Power Curves and Statistical Equilibrium Charts

Since August 2011, stock prices have been behaving in a very orderly manner.

By that, we mean that the relationship between average stock prices and their underlying dividends per share have been very closely coupled during the period from August 2011 to the present. So much so that a simple power law may be used to describe the relationship between the two, with a normal bell-curve distribution describing the variation of each month's data since with respect to the mean trend power curve.

Speaking of which, we've been playing around with how to automate our ability to visualize that pattern, which we've shown in the chart below, where we've shown the average for April 2012 through 20 April 2012. Although those lines may look like they're straight, they're really curves that are bending upward (with just eight data points, things still look linear, even though they're very much not so!)

S&P 500 Average Monthly Index Value vs Trailing Year Dividends per Share, August 2011 through April 2012 (as of 20 April 2012)

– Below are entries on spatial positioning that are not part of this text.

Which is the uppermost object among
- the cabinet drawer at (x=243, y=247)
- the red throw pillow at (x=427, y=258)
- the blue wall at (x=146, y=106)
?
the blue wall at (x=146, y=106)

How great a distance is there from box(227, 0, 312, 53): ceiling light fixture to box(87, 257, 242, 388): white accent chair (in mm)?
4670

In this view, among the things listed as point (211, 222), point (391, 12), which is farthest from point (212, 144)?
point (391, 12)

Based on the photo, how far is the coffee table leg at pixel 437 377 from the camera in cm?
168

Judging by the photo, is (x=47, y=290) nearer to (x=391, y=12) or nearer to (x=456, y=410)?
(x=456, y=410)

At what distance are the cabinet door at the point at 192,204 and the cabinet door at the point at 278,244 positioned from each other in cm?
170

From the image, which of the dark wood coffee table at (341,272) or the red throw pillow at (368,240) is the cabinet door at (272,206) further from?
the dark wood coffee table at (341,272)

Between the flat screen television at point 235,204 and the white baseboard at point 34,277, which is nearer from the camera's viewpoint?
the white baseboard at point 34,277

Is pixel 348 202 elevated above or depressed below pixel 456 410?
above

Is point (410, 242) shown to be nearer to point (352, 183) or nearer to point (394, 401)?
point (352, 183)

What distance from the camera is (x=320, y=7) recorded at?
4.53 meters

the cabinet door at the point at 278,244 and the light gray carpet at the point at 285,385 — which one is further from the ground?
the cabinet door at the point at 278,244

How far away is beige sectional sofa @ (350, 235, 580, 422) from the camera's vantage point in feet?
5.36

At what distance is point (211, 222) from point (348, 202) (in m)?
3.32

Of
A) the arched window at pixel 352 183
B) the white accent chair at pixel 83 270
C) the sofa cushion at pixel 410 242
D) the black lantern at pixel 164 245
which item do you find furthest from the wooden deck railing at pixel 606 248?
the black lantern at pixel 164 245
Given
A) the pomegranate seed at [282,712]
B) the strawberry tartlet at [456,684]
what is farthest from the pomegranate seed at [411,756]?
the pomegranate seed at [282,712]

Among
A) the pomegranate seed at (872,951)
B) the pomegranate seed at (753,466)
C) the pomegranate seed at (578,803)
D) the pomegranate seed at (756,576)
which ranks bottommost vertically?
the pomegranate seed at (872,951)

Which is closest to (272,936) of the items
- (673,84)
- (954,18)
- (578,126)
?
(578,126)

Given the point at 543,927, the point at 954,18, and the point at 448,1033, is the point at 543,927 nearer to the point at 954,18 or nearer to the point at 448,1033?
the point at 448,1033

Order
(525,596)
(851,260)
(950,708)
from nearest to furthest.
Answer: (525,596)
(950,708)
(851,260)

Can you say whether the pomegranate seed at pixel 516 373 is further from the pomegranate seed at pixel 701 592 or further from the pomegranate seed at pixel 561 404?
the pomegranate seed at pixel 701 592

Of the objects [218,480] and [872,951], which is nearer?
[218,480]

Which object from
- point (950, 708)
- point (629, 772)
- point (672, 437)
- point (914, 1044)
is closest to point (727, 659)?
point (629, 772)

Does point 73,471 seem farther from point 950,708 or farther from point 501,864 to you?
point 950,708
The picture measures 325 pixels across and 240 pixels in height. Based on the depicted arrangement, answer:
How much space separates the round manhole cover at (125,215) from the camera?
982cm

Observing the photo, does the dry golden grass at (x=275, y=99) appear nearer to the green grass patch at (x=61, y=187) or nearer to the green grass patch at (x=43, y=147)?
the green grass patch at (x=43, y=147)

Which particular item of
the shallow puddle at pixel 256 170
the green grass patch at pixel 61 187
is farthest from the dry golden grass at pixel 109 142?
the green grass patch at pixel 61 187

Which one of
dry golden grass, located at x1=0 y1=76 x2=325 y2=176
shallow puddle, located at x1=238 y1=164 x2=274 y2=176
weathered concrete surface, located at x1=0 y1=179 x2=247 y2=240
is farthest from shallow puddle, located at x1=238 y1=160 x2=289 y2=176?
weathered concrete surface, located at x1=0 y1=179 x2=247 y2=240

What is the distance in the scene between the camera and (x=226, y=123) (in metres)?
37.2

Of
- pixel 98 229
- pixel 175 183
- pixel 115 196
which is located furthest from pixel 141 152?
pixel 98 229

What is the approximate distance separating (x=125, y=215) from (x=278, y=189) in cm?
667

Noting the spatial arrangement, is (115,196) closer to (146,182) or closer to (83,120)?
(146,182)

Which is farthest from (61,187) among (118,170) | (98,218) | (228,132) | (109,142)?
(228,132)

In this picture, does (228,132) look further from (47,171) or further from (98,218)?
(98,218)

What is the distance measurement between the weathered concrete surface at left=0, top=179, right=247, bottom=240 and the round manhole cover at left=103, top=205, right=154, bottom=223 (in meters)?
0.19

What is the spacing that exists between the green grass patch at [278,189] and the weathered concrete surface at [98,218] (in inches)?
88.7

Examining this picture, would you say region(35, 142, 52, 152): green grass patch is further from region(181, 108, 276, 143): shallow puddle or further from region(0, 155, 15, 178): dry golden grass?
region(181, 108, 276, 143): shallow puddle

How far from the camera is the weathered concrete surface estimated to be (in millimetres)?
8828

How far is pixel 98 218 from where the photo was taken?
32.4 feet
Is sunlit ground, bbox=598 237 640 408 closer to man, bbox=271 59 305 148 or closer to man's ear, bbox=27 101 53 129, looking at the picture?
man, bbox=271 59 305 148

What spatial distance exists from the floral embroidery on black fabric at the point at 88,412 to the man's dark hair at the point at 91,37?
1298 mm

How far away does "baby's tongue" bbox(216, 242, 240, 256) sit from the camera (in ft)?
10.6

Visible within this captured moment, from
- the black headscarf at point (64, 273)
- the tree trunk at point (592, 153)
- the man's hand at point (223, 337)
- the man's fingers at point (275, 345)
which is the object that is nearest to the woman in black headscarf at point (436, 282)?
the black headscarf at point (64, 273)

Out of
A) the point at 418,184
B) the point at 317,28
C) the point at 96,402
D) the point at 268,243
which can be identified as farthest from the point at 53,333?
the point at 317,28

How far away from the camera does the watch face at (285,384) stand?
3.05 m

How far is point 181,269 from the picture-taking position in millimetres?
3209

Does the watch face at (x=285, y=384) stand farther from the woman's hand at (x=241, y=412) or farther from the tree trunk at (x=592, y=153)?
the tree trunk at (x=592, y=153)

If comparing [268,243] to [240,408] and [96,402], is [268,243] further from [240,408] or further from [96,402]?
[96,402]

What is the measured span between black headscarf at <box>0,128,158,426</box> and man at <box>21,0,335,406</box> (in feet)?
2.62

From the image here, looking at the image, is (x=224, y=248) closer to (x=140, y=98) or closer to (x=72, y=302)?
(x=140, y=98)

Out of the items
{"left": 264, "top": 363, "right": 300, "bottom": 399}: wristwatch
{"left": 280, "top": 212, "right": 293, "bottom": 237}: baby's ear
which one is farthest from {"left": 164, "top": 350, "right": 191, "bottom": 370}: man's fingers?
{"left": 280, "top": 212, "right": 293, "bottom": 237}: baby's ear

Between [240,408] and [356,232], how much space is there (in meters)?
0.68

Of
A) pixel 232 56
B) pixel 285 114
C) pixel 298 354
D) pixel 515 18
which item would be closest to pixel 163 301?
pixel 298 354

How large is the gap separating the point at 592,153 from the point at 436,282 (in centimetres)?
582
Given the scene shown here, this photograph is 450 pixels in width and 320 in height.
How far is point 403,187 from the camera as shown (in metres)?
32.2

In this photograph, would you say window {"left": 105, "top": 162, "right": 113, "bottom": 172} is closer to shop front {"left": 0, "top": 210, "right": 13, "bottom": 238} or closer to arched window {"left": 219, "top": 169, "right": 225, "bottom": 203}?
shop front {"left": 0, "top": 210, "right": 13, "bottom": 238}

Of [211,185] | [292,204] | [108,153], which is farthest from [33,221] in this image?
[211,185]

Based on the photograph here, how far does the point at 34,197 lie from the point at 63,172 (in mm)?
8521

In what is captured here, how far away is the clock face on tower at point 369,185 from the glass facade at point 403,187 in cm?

In the chart above, the formula in the top left corner describes the power law relationship between average stock prices for the S&P 500 and their underlying dividends per share. Meanwhile, the statistical equilibrium/control chart-inspired lines represent the number of standard deviations (shown in the bottom right corner) either above or below the S&P 500's current trajectory and describe the typical variation we see in stock prices with respect to their average trajectory, at least while the market continues to behave in such an orderly manner.

Based upon that information, you might think that stock prices would appear to be following a very predictable path at present, and you would be right. But that will only last until they stop being normal. And if you pay close attention to the chart above, you'll see something that should give you quite a bit of concern that the market's current state of order will instead come to be defined by something quite different, perhaps sooner than you would hope, even though many periods of order in the modern era of the stock market were sustained for years at a time.

But then, we have other tools for dealing with that situation, which will hopefully help explain why stock prices have changed as they have from March to April 2012:

Accelerations of the S&P 500 Average Monthly Index Value and Trailing Year Dividends per Share, with Futures as of 24 April 2012

The funny thing is that the S&P 500's dividend futures through the end of 2012 have been largely set for some time now, and after Apple's dividend announcement, the only thing that has really changed from March to April 2012 is the point in time at which investors have focused their attention. And when they shifted their attention in time, stock prices soon followed to match their "new" expectations.

But then, that's what we should expect during such periods of order in the stock market!